- _List of tasks_
[1] Update the Peru trip account from "Finding Happiness- the" to "adventure to Peru.", changing "Peru" to "Chile".
[2] Name every person identified by name in the Peru trip account.

- _Page excerpt_
Finding Happiness- the trip of a lifetime

18 months ago, I got a strange call from a man calling himself Mavis (is that even a real name?), he told me he had the opportunity of a life time and that I must meet with him asap.  A bit sceptical I meet with this stranger called Mavis and he started speaking 100 miles an hour about Activ8, and how we needed to get a group of our clients to go on this adventure to Peru.

Fast forward a year and we had a group of 23- 19 Activ8 clients, Shayne (my business partner), my wife/business partner Miranda, myself, and Mavis.   Mavis, (and his business Dream It) vision was to create an experience that is out of this world.  That meant that we couldn’t do the normal 4 day Inca trail walk, it meant we were aligned with the best guides and people in Peru to take us along an ancient path that followed in the footsteps of the legendary ‘Chasqui’ runners.  I didn’t realise how special this was going to be.

Before the trip life was full on, organising work (we have a great team but was nervous with the three directors being away and out of contact for 2 weeks), we also had to organize our two girls (age 1 and 3) down to Gisborne to be looked after by grandparents.  It really snuck up on me, I was literally at work until the 40 mins before my flight from Whangarei.  This meant I never gave the trip too much thought, but was generally looking forward to it.

What happened over the next 15 days was nothing short of life changing.  There were three main areas for me that made this trip something else.


Game of soccer at altitude                                                                     Horsemen vs Kiwis with local kids on both teams

  • The People we met

I am 100% sure we had the most amazing support crew ever assembled in Peru.  Two fantastic guides Julio (local guide), Rob (American guide), 5 horseman, 2 chefs, a waiter, and a tent man.  All these men were out of this world with service- we had 5 star treatment in the middle of the Andes.  Little things like waking up every morning to a cup of tea delivered to our tent, along with warm water to wash your face; cooking meals on mountain tops at over 4000m altitude (these were hot 3 course meals for 25 people, some with gluten free and vegetarian requests).   Small details like our guide Rob Harsh- having daily ‘visions’ of people within our group and their spirit animal – these moments were priceless and always provided a laugh at dinner time.

- _Dataset records_
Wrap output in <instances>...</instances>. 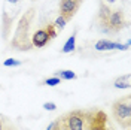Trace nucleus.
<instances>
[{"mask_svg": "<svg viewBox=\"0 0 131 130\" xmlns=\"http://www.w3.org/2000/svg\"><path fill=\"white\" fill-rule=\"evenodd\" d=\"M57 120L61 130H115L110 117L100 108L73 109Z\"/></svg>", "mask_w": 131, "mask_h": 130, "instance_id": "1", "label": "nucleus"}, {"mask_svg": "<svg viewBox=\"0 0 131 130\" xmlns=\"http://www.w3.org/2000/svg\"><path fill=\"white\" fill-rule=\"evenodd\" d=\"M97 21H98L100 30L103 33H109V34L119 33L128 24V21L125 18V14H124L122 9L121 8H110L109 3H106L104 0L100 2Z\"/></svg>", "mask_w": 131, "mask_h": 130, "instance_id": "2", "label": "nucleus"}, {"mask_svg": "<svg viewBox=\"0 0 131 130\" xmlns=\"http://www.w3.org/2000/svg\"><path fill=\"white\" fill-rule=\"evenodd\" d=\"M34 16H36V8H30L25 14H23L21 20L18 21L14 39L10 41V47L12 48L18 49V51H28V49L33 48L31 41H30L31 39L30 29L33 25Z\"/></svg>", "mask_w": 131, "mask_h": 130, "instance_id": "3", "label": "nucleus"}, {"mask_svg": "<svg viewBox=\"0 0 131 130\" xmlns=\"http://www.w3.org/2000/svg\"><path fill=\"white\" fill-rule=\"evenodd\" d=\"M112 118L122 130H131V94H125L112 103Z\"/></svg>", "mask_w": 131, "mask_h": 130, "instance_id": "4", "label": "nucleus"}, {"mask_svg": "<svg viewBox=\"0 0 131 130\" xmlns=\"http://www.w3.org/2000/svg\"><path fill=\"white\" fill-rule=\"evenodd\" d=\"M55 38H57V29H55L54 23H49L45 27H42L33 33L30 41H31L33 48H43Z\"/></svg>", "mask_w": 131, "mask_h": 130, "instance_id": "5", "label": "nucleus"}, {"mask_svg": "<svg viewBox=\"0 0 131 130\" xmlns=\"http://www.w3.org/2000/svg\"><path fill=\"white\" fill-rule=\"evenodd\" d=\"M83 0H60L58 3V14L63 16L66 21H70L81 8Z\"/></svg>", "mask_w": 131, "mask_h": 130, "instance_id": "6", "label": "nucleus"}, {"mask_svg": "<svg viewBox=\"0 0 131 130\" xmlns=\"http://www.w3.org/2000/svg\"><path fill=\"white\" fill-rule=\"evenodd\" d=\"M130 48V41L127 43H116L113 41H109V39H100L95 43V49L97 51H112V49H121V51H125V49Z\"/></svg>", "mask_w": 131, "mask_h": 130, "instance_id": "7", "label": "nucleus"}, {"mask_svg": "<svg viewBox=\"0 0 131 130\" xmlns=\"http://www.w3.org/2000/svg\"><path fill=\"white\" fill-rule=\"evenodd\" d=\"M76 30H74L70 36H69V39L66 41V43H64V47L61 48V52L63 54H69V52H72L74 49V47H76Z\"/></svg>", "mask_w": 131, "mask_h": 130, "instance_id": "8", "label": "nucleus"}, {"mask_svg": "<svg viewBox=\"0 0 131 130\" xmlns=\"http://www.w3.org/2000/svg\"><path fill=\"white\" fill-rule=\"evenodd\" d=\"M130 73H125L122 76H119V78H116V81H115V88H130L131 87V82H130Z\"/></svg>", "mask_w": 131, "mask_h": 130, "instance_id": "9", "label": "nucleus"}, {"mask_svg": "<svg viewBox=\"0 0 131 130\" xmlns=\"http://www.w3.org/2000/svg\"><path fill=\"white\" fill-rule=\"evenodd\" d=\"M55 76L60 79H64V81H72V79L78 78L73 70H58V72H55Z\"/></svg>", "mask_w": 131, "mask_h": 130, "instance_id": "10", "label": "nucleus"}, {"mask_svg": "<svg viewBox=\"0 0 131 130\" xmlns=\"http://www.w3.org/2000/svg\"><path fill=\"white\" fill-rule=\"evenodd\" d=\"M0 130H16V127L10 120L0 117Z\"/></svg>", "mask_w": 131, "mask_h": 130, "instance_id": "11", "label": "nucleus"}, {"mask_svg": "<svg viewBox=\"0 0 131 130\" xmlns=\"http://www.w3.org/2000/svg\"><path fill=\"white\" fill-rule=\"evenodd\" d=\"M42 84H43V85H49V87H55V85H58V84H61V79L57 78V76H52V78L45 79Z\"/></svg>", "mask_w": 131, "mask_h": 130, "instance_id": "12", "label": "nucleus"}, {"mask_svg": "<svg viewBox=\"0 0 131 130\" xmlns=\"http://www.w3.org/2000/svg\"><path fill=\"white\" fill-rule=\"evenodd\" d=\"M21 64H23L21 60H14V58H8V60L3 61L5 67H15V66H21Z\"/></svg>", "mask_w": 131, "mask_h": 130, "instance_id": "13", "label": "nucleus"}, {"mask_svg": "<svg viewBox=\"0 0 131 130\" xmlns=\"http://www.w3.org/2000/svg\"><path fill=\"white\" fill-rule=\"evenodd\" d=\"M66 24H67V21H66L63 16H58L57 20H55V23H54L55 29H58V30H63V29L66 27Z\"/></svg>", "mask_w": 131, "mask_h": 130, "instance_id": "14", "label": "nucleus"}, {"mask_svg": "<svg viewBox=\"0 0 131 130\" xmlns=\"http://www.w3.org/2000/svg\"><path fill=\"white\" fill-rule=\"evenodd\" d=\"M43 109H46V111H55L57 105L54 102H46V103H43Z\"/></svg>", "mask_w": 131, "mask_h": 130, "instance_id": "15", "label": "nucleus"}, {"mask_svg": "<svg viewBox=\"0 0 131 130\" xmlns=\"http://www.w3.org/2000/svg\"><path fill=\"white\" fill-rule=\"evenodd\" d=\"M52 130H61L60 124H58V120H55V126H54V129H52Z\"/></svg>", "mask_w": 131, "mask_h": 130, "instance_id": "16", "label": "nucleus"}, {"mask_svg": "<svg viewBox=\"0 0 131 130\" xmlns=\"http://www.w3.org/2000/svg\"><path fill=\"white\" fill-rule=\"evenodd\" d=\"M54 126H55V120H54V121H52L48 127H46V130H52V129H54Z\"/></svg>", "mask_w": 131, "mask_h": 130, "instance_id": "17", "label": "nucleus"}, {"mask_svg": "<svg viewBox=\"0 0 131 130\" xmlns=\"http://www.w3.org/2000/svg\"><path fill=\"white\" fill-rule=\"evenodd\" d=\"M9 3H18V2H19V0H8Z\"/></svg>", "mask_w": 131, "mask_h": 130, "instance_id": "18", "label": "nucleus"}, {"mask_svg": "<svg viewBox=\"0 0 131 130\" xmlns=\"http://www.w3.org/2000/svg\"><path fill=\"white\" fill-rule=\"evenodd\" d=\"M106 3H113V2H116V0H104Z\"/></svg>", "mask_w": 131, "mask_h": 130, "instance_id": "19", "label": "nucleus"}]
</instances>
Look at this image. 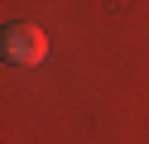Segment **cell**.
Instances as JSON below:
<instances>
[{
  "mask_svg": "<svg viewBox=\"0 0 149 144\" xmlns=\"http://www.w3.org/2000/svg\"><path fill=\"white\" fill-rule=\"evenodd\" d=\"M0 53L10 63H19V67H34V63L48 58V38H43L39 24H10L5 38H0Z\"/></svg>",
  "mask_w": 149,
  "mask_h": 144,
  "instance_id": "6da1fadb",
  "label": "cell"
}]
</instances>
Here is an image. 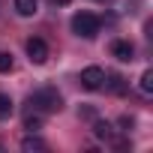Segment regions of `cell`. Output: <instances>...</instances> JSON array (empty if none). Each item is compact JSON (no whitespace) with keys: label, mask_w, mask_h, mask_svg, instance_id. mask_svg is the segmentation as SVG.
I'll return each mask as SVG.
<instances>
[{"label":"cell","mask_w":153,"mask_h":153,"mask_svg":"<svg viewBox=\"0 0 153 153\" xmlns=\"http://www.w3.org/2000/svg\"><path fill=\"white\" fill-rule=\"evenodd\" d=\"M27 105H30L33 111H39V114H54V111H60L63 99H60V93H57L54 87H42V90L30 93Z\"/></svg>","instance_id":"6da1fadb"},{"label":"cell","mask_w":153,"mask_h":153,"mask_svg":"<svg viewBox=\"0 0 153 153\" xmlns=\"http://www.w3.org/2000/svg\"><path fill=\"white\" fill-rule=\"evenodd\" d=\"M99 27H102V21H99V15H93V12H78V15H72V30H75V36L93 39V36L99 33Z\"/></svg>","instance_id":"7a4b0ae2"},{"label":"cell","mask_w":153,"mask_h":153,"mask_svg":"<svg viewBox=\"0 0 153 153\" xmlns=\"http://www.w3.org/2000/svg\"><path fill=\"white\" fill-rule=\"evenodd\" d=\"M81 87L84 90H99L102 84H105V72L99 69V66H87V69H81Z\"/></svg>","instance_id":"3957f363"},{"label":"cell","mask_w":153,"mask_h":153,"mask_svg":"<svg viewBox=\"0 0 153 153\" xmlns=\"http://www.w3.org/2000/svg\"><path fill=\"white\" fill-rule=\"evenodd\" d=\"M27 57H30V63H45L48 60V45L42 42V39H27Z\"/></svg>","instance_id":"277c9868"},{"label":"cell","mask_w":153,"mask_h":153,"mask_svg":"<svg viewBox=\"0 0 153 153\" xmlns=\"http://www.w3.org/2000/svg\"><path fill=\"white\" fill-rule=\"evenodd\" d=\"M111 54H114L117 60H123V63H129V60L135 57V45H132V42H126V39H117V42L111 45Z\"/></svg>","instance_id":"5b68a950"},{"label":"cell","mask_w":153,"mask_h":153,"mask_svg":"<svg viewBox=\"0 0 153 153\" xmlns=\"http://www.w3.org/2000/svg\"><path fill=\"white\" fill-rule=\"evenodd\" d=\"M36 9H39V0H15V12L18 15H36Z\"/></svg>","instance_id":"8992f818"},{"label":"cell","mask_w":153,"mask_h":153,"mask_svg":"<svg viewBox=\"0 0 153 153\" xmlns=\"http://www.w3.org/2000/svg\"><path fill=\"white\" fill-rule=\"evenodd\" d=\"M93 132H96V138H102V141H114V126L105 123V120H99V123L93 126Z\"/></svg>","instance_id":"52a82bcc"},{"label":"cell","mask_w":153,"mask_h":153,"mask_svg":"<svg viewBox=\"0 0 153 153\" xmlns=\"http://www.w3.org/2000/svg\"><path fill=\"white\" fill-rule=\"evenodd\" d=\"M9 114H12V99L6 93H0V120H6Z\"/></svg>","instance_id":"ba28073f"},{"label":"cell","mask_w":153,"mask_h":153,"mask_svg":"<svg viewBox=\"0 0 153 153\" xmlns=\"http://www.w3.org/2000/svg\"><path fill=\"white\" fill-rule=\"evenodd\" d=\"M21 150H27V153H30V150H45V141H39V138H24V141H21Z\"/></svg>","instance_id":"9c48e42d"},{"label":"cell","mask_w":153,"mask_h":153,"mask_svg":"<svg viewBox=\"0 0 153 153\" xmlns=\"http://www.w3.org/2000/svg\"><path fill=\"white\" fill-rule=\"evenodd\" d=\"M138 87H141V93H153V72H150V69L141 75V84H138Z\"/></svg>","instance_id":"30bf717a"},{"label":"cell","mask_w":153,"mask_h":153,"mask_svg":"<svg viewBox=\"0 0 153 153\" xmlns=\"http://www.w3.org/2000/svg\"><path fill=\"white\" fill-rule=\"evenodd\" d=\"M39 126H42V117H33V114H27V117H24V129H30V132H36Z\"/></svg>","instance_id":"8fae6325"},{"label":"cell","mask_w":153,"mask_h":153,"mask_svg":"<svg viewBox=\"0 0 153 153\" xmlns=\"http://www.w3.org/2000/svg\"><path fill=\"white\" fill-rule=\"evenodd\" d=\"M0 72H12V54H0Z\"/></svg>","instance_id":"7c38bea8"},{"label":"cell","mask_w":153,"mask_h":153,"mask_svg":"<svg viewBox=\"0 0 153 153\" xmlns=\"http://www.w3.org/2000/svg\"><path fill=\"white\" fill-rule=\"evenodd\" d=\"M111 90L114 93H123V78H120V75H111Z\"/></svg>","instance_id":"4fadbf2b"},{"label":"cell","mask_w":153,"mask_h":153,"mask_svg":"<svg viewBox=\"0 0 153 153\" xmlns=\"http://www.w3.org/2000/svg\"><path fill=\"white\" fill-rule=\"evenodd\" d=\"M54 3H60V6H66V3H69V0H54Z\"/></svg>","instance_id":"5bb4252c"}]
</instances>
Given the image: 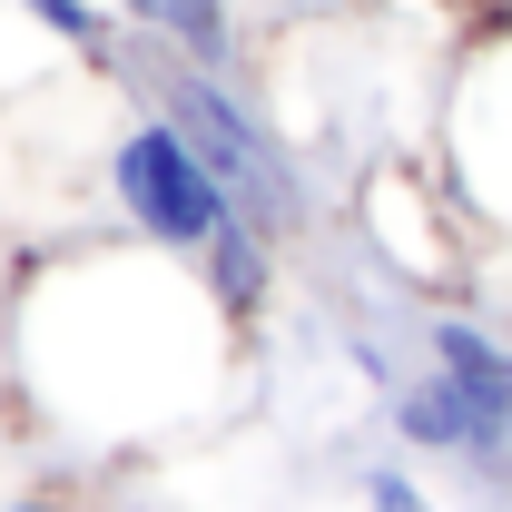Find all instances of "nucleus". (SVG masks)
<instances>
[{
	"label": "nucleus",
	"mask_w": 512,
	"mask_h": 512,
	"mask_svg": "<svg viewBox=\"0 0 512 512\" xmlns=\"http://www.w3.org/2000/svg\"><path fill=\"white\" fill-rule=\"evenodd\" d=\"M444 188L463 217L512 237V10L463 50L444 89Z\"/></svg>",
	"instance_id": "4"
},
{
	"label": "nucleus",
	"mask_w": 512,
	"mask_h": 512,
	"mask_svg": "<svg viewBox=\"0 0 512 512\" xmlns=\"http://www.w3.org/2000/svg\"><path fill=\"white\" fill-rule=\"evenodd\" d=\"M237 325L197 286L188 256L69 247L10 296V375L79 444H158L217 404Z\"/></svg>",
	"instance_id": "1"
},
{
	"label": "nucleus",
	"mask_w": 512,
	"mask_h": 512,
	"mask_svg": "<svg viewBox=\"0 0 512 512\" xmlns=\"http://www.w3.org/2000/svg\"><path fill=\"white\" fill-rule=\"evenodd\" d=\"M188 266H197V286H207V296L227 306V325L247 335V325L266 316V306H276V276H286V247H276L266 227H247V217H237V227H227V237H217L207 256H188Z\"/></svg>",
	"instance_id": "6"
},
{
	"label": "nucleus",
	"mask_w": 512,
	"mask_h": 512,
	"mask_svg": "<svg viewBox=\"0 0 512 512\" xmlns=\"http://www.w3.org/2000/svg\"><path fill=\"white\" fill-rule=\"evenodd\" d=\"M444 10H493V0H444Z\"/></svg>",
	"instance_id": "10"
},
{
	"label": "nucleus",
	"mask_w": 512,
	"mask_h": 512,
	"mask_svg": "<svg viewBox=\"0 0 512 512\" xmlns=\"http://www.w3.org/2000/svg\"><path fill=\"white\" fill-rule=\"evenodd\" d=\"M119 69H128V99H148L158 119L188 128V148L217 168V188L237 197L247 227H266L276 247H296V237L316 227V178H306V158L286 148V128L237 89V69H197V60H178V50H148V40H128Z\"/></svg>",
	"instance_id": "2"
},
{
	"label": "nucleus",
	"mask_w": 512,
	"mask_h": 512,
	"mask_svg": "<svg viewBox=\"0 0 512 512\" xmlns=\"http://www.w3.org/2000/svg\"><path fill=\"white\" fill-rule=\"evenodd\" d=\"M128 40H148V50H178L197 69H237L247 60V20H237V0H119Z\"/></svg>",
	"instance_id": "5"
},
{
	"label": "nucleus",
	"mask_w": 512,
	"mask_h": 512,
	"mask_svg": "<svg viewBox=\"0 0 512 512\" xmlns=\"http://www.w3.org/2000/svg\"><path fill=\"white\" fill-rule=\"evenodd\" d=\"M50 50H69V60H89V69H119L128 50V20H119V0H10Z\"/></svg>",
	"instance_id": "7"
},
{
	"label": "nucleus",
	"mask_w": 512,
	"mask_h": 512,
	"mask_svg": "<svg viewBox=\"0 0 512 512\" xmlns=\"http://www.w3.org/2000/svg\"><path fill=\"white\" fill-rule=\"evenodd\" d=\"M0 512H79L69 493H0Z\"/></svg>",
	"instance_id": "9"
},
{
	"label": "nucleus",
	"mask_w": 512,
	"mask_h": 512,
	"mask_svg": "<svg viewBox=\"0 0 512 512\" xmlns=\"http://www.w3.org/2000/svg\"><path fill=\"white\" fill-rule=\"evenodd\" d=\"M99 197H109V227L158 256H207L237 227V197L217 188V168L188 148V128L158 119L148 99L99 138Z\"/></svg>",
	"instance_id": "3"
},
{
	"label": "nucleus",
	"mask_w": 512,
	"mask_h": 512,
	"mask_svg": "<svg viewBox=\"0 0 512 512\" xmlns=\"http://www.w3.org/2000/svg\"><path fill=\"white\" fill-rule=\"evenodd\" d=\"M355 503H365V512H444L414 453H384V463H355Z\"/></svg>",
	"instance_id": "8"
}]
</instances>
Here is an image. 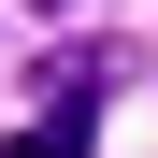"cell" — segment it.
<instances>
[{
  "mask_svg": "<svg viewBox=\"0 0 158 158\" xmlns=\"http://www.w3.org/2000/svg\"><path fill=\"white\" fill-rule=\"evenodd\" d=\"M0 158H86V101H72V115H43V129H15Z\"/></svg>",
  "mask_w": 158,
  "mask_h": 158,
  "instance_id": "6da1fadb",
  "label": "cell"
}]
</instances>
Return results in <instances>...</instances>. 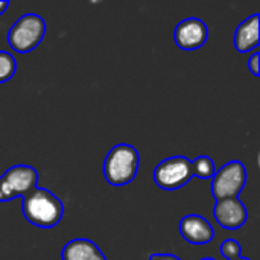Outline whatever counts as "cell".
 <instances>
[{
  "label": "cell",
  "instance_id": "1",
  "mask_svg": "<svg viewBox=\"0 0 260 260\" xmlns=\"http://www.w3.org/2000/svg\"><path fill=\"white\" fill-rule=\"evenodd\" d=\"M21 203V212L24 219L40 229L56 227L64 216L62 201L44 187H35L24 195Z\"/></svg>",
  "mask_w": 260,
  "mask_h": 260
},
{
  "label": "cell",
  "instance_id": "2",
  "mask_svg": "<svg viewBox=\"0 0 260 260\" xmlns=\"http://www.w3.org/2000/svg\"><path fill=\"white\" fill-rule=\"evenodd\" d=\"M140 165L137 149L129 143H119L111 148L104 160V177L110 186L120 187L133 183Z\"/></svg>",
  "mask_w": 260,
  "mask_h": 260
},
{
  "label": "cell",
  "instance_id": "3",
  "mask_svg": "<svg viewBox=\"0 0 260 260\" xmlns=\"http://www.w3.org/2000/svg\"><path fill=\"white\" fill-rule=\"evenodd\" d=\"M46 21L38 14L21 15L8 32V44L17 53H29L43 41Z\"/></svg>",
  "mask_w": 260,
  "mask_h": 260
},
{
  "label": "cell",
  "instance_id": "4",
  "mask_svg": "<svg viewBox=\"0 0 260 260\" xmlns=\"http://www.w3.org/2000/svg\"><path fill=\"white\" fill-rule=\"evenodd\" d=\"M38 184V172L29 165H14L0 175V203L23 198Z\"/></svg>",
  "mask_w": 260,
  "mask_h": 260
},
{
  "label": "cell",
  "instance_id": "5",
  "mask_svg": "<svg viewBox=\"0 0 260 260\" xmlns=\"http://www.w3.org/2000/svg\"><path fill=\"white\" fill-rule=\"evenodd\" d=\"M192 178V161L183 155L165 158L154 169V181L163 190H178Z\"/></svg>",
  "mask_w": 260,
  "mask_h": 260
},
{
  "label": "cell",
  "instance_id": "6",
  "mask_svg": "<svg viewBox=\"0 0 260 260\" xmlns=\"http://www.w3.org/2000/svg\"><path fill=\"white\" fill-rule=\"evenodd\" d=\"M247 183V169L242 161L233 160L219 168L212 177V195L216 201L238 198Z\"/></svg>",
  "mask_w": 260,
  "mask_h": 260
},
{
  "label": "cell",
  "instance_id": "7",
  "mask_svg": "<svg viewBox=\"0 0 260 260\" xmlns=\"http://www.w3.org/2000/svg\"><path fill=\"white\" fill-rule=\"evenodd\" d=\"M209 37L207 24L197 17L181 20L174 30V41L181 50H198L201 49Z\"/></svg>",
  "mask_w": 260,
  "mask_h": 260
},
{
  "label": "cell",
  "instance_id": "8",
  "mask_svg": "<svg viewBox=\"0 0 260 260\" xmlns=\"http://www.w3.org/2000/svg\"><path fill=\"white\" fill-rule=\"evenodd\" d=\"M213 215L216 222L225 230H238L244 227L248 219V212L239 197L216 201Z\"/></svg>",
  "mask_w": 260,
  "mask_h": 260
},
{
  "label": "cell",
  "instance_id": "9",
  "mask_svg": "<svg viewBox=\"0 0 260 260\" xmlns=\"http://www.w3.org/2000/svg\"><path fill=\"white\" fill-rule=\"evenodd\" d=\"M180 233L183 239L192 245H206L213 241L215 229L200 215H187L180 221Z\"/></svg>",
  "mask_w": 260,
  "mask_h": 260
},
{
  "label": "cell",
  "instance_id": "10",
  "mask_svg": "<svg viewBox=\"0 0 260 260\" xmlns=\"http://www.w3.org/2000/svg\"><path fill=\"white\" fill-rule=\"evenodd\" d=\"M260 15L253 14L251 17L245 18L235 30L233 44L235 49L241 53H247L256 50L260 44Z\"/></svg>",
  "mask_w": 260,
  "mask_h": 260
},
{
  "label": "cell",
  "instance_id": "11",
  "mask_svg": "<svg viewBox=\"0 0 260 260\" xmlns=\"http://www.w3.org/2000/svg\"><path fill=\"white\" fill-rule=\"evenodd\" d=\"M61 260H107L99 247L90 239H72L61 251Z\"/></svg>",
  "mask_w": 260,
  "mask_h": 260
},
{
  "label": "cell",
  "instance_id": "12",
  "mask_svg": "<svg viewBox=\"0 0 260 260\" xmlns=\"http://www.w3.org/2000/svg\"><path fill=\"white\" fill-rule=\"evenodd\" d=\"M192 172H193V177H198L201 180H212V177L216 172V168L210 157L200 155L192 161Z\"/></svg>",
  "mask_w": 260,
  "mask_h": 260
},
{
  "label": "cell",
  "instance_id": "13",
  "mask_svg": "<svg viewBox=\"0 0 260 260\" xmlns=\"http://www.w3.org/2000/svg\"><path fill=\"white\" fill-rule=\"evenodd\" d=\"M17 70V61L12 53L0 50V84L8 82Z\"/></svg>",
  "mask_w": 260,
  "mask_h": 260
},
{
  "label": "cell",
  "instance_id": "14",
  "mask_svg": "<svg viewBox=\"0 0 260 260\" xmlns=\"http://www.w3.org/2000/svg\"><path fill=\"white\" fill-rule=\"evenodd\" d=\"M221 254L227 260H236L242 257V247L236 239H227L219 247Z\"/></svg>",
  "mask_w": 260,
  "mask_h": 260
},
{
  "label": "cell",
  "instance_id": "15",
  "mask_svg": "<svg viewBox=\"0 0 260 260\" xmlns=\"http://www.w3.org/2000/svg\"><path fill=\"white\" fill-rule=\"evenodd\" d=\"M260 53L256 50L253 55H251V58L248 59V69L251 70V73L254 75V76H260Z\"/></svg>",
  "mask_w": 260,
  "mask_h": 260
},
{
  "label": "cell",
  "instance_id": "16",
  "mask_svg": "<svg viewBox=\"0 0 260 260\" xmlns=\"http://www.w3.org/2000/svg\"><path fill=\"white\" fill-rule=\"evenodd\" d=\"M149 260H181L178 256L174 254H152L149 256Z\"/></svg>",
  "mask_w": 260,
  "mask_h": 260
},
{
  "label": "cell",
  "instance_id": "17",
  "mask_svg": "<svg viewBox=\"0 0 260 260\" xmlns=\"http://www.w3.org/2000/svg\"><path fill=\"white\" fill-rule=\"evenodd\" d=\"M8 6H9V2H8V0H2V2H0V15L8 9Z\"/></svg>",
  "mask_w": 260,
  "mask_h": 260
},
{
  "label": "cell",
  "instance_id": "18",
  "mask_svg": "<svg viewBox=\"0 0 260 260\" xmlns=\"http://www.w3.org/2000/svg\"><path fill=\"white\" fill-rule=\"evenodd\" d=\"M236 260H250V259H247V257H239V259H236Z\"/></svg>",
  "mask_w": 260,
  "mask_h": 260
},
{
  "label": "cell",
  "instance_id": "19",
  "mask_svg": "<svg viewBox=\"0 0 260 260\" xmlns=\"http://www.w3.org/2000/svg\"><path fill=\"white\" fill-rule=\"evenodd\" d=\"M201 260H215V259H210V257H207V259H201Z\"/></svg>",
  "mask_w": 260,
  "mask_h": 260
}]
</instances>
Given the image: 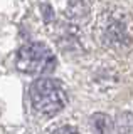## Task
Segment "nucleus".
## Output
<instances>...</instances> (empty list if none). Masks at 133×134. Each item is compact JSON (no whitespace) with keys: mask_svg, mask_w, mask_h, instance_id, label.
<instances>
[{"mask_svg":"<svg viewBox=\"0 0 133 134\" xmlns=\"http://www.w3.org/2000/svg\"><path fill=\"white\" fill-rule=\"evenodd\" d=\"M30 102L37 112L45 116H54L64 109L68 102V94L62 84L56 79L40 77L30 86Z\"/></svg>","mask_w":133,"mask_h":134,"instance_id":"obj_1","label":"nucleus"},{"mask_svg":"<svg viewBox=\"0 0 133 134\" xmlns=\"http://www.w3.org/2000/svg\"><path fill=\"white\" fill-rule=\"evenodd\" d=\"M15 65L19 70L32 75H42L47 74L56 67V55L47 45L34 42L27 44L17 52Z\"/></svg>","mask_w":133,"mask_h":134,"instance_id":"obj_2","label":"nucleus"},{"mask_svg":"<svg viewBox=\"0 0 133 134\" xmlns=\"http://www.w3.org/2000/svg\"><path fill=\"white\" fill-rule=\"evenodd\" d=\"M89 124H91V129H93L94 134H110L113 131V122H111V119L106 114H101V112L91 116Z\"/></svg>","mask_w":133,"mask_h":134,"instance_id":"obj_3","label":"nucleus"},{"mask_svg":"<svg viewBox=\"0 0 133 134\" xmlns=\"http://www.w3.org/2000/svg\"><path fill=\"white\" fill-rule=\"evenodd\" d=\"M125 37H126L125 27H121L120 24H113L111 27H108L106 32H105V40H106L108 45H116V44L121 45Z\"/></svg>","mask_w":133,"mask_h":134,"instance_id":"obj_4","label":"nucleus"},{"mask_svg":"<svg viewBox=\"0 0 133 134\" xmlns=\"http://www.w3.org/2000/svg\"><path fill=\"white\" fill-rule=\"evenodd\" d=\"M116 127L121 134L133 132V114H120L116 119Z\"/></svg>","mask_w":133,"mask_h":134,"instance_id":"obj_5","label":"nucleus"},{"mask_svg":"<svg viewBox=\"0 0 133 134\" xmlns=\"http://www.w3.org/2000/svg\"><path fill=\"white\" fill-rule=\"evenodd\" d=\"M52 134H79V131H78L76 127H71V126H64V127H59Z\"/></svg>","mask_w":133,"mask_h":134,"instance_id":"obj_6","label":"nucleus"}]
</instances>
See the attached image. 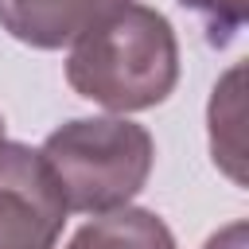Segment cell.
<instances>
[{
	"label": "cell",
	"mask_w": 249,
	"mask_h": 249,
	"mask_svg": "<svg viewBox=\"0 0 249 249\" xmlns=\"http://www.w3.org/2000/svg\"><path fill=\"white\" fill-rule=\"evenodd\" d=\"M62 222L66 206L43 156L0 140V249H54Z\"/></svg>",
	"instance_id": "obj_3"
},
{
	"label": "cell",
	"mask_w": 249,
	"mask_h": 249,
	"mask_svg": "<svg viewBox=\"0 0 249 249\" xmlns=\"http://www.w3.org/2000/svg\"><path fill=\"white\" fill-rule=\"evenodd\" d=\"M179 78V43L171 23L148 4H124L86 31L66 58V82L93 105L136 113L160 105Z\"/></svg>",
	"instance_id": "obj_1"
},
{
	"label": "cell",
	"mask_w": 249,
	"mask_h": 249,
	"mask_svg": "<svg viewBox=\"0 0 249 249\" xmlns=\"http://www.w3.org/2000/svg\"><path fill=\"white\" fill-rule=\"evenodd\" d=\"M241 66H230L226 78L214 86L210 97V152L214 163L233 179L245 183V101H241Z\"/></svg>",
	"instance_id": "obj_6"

- _Responses_
[1]
Finding Happiness- the trip of a lifetime

18 months ago, I got a strange call from a man calling himself Mavis (is that even a real name?), he told me he had the opportunity of a life time and that I must meet with him asap.  A bit sceptical I meet with this stranger called Mavis and he started speaking 100 miles an hour about Activ8, and how we needed to get a group of our clients to go on this adventure to Chile.

[2] Mavis, Shayne, Miranda, Julio, Rob Harsh